Tasks:
(a) According to the biography of I. A. Rehman, which newspaper did he become chief editor of in 1989?
(b) Reproduce word for word the part of the biography of I. A. Rehman starting at "Pakistani activist (1930–2021)" and ending at "in Lahore, Pakistan.".
(c) Carry on the biography of I. A. Rehman past its last sentence, writing in the same style.

··· Excerpted passage ···

- Born: Ibn Abdur Rehman 1 September 1930 Pataudi State, British India (present day Gurgaon District, Haryana, India)
- Died: 12 April 2021 (aged 90) Lahore, Pakistan
- Occupations: Journalist, Social and human rights activist
- Years active: 1950–2021
- Known for: Human rights activist
- Awards: Nuremberg International Human Rights Award in 2003 Ramon Magsaysay Award for Peace and International Understanding in 2004

= Ibn Abdur Rehman =

Pakistani activist (1930–2021)

Ibn Abdur Rehman, also known as I.A. Rehman (1 September 1930 – 12 April 2021) was a Pakistani peace and human rights advocate, a veteran communist and a journalist.

==Early life and education==
Rehman was born on 1 September 1930 in Pataudi State, British India (present day Gurgaon district, Haryana, India). He grew up in both a "religious and secular" household, and his father and grandfather were landowners.

When partition of India happened in 1947, he was still studying at Aligarh Muslim University. He reportedly lost many relatives in the riots that followed the partition in his region of birth. He survived because he was away from the region as a student. Then he moved to Pakistan and was able to finish his MSc. degree in Physics from the University of the Punjab in Lahore, Pakistan.

==Career==
I. A. Rehman first started writing columns for newspapers in 1950. A protégé of the great Urdu poet Faiz Ahmed Faiz, he became chief editor of the Pakistan Times newspaper in 1989. He continued to write columns for Dawn newspaper until almost his death. He was the founding chair of the Pakistan-India People's Forum for Peace and Democracy and a prominent human rights activist. Rehman was influential for promoting peace in the Indo-Pakistani wars and conflicts and in Kashmir conflict as well as for other human rights issues in Pakistan.

Rehman was also very active in the Pakistan Federal Union of Journalists (PFUJ). He was also a Director (1990-2008) and Secretary General from (2008-2016) at the Human Rights Commission of Pakistan.

··· Data supplied ···

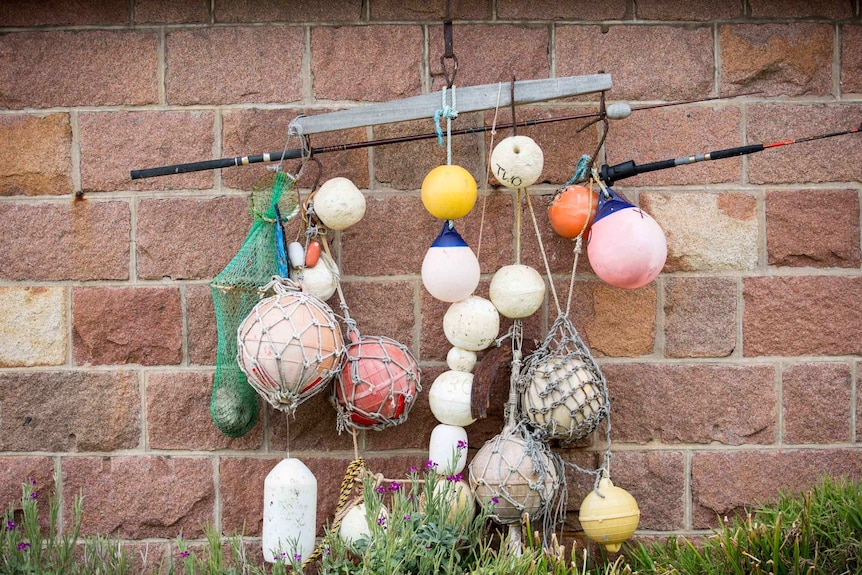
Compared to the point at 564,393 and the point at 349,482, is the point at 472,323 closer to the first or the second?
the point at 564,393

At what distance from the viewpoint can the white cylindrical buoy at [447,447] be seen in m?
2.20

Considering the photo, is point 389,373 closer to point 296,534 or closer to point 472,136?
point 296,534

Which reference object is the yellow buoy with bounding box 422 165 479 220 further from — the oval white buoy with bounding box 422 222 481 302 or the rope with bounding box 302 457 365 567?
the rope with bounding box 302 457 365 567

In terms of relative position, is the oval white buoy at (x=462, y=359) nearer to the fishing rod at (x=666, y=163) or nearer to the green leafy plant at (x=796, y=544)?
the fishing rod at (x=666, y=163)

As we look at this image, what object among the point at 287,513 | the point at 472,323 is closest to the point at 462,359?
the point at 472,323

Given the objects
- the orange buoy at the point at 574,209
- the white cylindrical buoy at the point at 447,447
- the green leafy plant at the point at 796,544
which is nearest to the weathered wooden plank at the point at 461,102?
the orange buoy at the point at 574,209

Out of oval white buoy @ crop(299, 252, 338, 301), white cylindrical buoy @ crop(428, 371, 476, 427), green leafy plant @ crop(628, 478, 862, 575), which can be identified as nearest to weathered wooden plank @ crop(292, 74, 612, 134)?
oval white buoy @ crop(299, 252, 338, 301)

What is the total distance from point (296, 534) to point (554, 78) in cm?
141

···
··· Data supplied ···

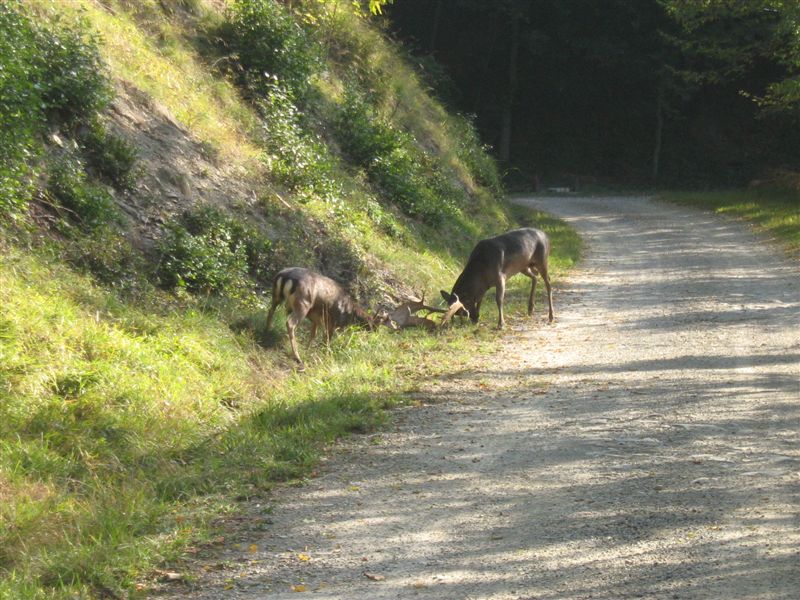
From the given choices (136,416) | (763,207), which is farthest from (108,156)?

···
··· Data supplied ···

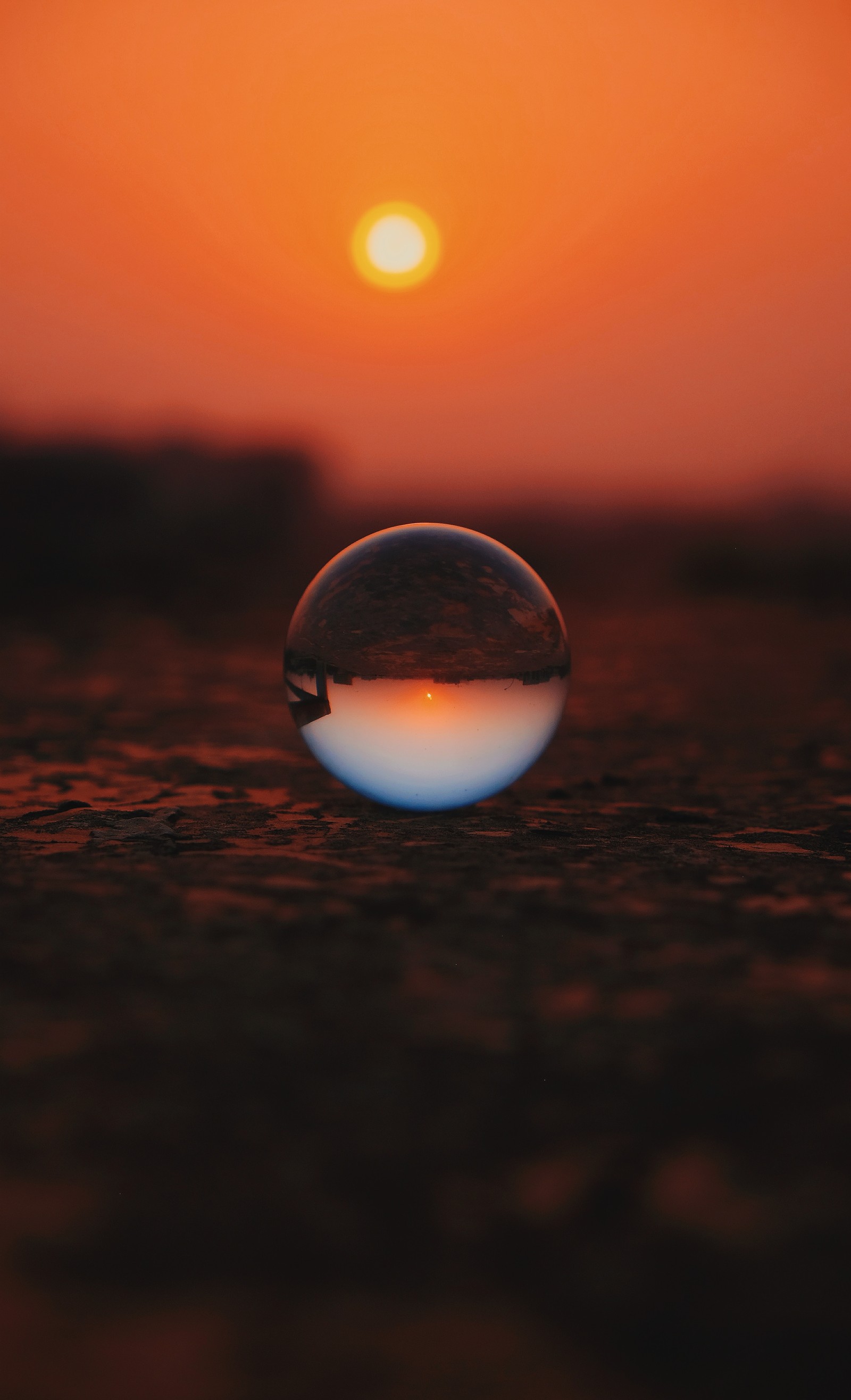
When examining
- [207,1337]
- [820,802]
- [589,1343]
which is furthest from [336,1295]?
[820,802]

···

Expected responses:
(a) He became chief editor of the Pakistan Times.

(b)
Pakistani activist (1930–2021)

Ibn Abdur Rehman, also known as I.A. Rehman (1 September 1930 – 12 April 2021) was a Pakistani peace and human rights advocate, a veteran communist and a journalist.

==Early life and education==
Rehman was born on 1 September 1930 in Pataudi State, British India (present day Gurgaon district, Haryana, India). He grew up in both a "religious and secular" household, and his father and grandfather were landowners.

When partition of India happened in 1947, he was still studying at Aligarh Muslim University. He reportedly lost many relatives in the riots that followed the partition in his region of birth. He survived because he was away from the region as a student. Then he moved to Pakistan and was able to finish his MSc. degree in Physics from the University of the Punjab in Lahore, Pakistan.

(c)
A major newspaper of Pakistan is quoted as saying about I. A. Rehman:

"Had he chosen to concentrate on column-writing alone, he would have profited immensely because the big newspapers of India and Bangladeash were ready to publish him for any amount he desired, but instead he taught many generations of journalists about filing a report, doing research and journalistic ethics."

In November 2007, on a visit to India, he told The Hindu newspaper, "I've been working to defend people's human rights all my life. And, I will continue to do so."

In 2015, many human rights activists including I.A. Rehman urged the Pakistani government to 'criminalise child labour in hazardous environments'. According to Dawn, one activist doctor said, "I have seen cases where children have contracted tuberculosis because they worked in hazardous environments. Making children work such jobs should be criminalized."

==Death and legacy==
He died on 12 April 2021 in Lahore, Pakistan at age 90.

On his death, a spokesperson for the Human Rights Commission of Pakistan (HRCP) reportedly called him a "titan of human rights....his integrity, conscience and compassion were unparalleled".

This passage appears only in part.